"I know," he whispered. "He hasn't moved?"

"No."

Wouldn't it be funny if he were dead? Stanton thought. If his heart had stopped, or something. Wouldn't that be a big joke on everybody? Especially me.

Ahead the tunnel made a curving turn, and there was a large area that had once been a major junction of two tunnels, one below the other. The Nipe had taken over a part of that area to build his home-away-from-home.

Stanton approached the turn and took off the infra-red goggles. Enough light spilled over from the Nipe's lair to illuminate the tunnel. He put the goggles on the trackway. He wouldn't need them again.

He went on around the curve, slowly and quietly. He didn't want to fight down here in the tracks, and he didn't want to be caught just yet.

Cautiously, he lifted himself up to the platform, where long-gone passengers had once waited for long-gone trains. Now that he was out of the trench that the tracks lay in, he could move more easily. He moved away from the tracks.

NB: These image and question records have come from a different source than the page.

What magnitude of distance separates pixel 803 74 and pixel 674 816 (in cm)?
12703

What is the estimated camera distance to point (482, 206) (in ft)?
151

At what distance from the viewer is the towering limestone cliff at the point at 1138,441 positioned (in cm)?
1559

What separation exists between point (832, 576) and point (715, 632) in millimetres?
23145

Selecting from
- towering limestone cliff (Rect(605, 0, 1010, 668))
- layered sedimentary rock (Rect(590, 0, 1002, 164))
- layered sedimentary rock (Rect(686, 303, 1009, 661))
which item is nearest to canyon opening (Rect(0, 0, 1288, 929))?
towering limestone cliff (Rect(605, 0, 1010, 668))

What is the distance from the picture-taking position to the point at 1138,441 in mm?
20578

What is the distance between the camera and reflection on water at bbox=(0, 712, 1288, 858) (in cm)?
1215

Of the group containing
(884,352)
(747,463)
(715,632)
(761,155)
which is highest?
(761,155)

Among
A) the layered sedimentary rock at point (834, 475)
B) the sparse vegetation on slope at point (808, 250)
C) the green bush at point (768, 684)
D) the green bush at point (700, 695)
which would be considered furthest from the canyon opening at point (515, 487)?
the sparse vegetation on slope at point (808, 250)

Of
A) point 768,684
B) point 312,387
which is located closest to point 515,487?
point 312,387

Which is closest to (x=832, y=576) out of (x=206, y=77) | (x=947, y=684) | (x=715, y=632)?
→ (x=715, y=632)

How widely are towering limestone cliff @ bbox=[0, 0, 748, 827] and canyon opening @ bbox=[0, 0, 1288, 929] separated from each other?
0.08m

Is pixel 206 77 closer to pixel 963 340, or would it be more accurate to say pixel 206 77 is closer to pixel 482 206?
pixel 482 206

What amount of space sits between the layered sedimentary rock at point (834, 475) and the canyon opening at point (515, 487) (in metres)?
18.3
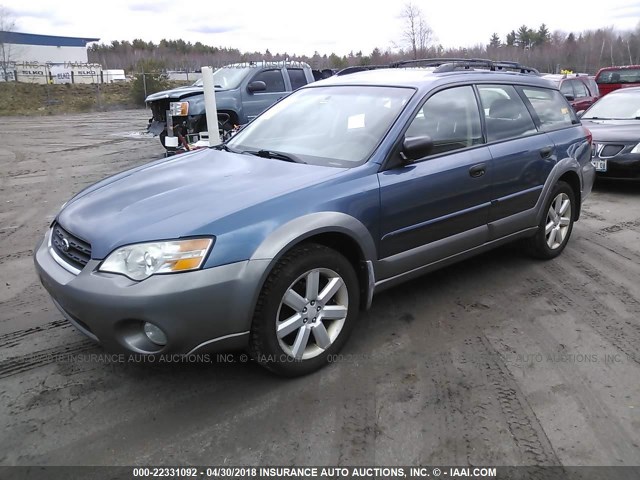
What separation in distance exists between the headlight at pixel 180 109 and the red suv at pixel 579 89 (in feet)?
30.1

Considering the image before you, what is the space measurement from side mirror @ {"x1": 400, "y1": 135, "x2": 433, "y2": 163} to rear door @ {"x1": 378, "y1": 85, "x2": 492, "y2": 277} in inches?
3.3

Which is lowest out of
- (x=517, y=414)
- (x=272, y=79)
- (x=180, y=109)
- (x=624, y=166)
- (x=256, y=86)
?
(x=517, y=414)

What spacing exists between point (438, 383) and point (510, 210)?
184 centimetres

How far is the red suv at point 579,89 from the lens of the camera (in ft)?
45.6

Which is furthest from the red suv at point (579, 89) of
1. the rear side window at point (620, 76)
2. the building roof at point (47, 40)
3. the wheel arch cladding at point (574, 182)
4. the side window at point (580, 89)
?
the building roof at point (47, 40)

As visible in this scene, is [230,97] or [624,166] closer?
[624,166]

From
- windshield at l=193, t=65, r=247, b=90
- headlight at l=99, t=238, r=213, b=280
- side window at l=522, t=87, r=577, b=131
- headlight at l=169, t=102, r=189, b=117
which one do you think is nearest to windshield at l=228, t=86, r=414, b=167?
headlight at l=99, t=238, r=213, b=280

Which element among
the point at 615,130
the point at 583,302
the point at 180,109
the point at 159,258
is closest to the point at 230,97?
the point at 180,109

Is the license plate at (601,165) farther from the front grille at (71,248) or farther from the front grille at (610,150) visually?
the front grille at (71,248)

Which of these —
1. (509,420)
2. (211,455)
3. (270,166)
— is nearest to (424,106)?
(270,166)

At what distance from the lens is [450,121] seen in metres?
3.91

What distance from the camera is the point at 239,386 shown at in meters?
3.01

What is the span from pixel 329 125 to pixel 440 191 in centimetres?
93

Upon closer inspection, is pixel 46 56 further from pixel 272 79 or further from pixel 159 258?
pixel 159 258
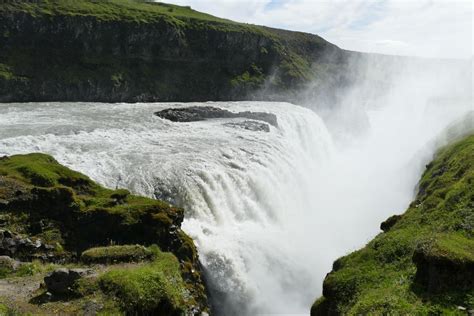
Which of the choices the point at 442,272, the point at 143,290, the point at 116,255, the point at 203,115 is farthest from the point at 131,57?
the point at 442,272

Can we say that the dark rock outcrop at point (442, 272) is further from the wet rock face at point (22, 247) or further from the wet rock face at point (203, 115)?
the wet rock face at point (203, 115)

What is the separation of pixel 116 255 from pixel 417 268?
9.67m

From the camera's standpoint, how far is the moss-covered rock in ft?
51.3

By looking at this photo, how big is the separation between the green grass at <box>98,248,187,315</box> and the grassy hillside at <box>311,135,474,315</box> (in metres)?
Answer: 5.28

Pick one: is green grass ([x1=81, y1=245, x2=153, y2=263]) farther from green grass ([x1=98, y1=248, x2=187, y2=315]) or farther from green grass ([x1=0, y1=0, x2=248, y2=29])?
green grass ([x1=0, y1=0, x2=248, y2=29])

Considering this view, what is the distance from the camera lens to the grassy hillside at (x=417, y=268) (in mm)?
11914

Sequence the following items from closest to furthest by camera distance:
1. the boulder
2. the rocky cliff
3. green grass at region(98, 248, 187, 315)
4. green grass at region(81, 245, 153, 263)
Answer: green grass at region(98, 248, 187, 315), the boulder, green grass at region(81, 245, 153, 263), the rocky cliff

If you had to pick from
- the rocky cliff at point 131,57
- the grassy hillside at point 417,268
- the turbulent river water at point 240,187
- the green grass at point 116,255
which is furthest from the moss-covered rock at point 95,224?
the rocky cliff at point 131,57

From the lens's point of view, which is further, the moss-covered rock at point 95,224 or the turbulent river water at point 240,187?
the turbulent river water at point 240,187

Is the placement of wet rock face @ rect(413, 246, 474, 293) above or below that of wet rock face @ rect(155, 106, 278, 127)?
above

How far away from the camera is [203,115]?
5900 centimetres

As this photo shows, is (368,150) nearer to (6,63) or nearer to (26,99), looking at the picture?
(26,99)

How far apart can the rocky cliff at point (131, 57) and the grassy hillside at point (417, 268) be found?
65.3m

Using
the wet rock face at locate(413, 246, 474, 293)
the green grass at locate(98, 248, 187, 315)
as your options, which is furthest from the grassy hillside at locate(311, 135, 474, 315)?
the green grass at locate(98, 248, 187, 315)
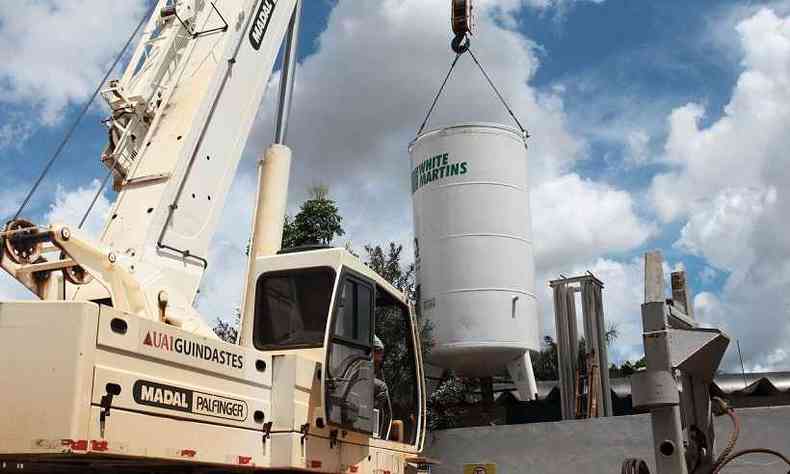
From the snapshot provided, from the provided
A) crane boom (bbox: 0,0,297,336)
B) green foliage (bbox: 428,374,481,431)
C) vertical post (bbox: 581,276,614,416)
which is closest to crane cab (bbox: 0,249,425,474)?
crane boom (bbox: 0,0,297,336)

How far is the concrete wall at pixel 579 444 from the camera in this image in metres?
11.4

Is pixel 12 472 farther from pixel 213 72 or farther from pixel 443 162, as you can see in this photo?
pixel 443 162

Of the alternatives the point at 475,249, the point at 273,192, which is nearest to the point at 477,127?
the point at 475,249

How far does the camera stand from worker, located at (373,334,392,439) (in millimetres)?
7225

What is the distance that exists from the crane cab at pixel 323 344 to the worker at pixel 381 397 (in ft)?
0.26

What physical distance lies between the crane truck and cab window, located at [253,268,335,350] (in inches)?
0.5

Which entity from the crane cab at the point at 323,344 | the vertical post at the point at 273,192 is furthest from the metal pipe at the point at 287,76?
the crane cab at the point at 323,344

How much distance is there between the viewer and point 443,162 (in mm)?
18062

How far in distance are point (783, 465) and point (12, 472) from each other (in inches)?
381

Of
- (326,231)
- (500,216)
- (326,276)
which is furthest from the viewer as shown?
(326,231)

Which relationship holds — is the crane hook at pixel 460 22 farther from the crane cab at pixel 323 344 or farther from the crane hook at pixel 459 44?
the crane cab at pixel 323 344

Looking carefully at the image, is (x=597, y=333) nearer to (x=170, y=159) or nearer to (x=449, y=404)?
(x=449, y=404)

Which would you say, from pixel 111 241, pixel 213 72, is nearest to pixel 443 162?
pixel 213 72

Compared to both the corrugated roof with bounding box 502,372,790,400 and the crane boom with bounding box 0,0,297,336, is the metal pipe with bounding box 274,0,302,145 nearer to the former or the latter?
the crane boom with bounding box 0,0,297,336
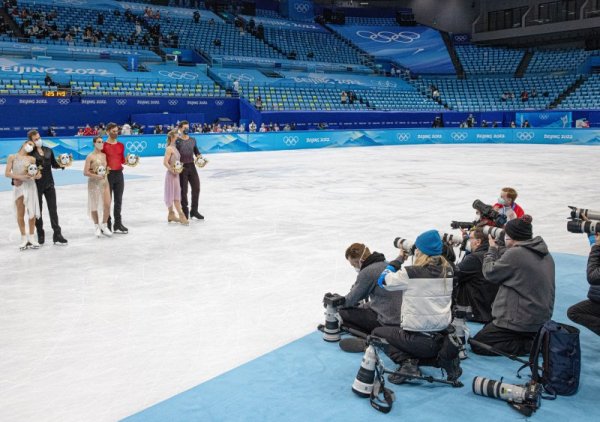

"Barbell! He's heard you! Watch it!"

But Stanton had already heard the movement of the Nipe. He jerked off the communicator and threw it away. He didn't want any encumbrances now.

And then, as fast as any express train that had ever moved in these underground ways, the Nipe came around a corner thirty feet away, his four violet eyes gleaming, his limbs rippling beneath his centipede-like body.